Todos verán la salvación de Dios (cf. Lc 3, 1-6)

Lectura del santo Evangelio según san Lucas.

EN el año decimoquinto del imperio del emperador Tiberio, siendo Poncio Pilato gobernador de Judea, y Herodes tetrarca de Galilea, y su hermano Felipe tetrarca de Iturea y Traconítide, y Lisanio tetrarca de Abilene, bajo el sumo sacerdocio de Anás y Caifás, vino la palabra de Dios sobre Juan, hijo de Zacarías, en el desierto.

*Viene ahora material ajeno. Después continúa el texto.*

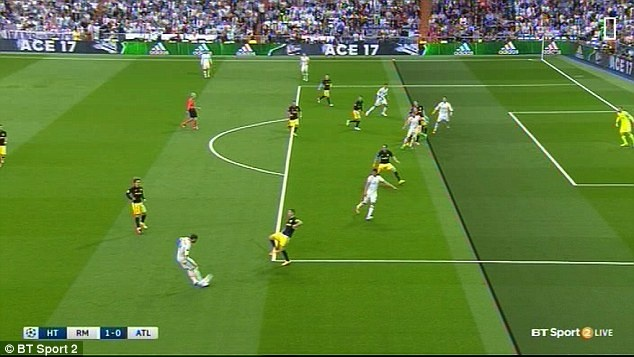 Ronaldo cho trong tai de xac minh viet vi hay khong o pha mo ty so hinh anh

Y recorrió toda la comarca del Jordán, predicando un bautismo de conversión para perdón de los pecados, como está escrito en el libro de los oráculos del profeta Isaías:

«Voz del que grita en el desierto:

Preparad el camino del Señor,

allanad sus senderos;

los valles serán rellenados,

los montes y colinas serán rebajados;

lo torcido será enderezado,

lo escabroso será camino llano.

Y toda carne verá la salvación de Dios».

Palabra del Señor.

LECTURA ESPIRITUAL Y HOMILÍA

San Ambrosio

La predicación de San Juan Bautista

Vino la palabra de Dios sobre Juan, el hijo de Zacarías, en el desierto. Antes de congregar a la Iglesia, el Hijo de Dios obra en su servidor. Bien ha hecho San Lucas al mostrar que la Palabra de Dios vino sobre Juan, el hijo de Zacarías, en el desierto; pues la Iglesia comenzó no por un hombre, sino por el Verbo. Ella misma es el desierto, pues los hijos de la desertada son más numerosos que los de la esposa (Is 54, 1). Por eso se le ha dicho: Alégrate, estéril (ibíd.) y alborózate, desierto (ibíd., 3, 9), pues no había sido cultivada todavía por el trabajo de un pueblo de extranjeros, y estos árboles que podrían dar frutos no habían llegado aún a la cima de sus méritos. No había venido todavía el que había de decir: Soy como un olivo fértil en la casa del Señor (Sal 51, 10); la viña celestial no garantizaba aún los frutos a sus sarmientos (Jn 15, 1) por el canal de sus palabras. Vino, pues, la Palabra, para que lo que antes era desierto produjese para nosotros frutos; vino la Palabra y siguió la voz; pues el Verbo (la Palabra) obra antes interiormente, y luego la voz hace su misión. Por esto David dice: He creído, puesto que he hablado (Sal 115, 1): ha creído primero para poder hablar.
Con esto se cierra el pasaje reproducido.